Elle n’aime ni la démocratie, ni les états-membres (sauf quand ils sont « dociles »), ni les peuples (a fortiori quand ils s’expriment). Elle est en train de devenir une institution illibérale et, par voie de conséquence, dangereuse. D’une part parce qu’elle n’hésite plus à s’affranchir des Traités (dont elle est pourtant la gardienne) dès lors qu’ils font obstacle ou qu’ils sont susceptibles de faire obstacle à l’extension de son pouvoir. D’autre part parce qu’elle ne conçoit plus et n’admet plus qu’il puisse y avoir le moindre frein, pour ne pas dire la moindre opposition, aux initiatives qu’elle prend, le plus souvent par esprit de système et sans même avoir pris la précaution élémentaire d’en évaluer si peu que ce soit les conséquences potentielles. C’est une « machine » que plus personne n’est réellement en mesure de contrôler, a fortiori depuis que l’élargissement à marche forcée de l’Union Européenne a augmenté inconsidérément le nombre des états-membres.

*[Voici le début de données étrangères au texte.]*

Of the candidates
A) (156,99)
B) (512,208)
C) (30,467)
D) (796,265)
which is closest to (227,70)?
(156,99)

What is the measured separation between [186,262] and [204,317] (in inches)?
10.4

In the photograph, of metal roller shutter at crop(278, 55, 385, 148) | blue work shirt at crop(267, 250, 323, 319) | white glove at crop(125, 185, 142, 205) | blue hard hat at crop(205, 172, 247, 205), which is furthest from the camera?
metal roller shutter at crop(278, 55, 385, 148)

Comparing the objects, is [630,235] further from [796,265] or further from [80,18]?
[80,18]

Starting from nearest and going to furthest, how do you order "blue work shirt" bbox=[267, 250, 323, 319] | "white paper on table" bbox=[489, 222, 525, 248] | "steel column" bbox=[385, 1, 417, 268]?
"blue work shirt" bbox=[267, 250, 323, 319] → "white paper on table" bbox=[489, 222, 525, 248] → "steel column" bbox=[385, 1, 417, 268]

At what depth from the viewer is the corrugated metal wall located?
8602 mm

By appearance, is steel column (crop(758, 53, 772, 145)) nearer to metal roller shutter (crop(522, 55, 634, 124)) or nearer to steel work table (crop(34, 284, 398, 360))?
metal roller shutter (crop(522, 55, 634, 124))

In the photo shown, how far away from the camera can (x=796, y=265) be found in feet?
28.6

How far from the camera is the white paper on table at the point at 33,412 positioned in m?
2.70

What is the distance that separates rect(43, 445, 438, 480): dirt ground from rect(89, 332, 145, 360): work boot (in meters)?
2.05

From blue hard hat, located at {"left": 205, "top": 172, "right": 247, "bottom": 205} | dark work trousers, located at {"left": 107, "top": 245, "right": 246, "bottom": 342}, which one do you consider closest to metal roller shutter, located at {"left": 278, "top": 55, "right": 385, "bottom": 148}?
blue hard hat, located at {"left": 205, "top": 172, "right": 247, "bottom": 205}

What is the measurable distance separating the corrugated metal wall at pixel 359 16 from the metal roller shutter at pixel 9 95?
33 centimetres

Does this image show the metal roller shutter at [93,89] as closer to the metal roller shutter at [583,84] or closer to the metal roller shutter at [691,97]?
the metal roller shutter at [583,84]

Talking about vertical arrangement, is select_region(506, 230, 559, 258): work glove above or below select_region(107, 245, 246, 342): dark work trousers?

Loin de n’être qu’un déni de démocratie, la décision prise par la Commission doit également être considérée comme une véritable gifle pour notre pays. D’abord parce qu’elle n’a tenu aucun compte ni des réserves exprimées, ni des avertissements lancés par un certain nombre d’états-membres, la France en tout premier lieu, pour la dissuader de passer outre la saisine de la Cour de Justice. Ensuite parce qu’elle a pris soin de mettre les Autorités françaises devant le fait accompli en ne les informant de la décision qu’elle avait prise que juste avant qu’elle soit rendue publique. Enfin parce qu’elle l’a prise et l’a fait connaître alors même que le Salon de l’Agriculture n’avait pas encore fermé ses portes, ce qui montre, s’il en était besoin, le peu de cas qu’elle fait de nos agriculteurs et, plus encore, le mépris foncier qu’elle leur voue. Comment peut-on encore compter sur la Commission pour défendre si peu que ce soit les intérêts de notre agriculture, ceux de nos éleveurs notamment, dans les négociations à venir ? Son objectif étant, par construction et comme d’habitude, de conclure à n’importe quel prix, elle n’hésitera pas plus à les sacrifier pour y parvenir qu’elle ne l’a fait dans le cadre de la négociation avec les pays du Mercosur.

[…]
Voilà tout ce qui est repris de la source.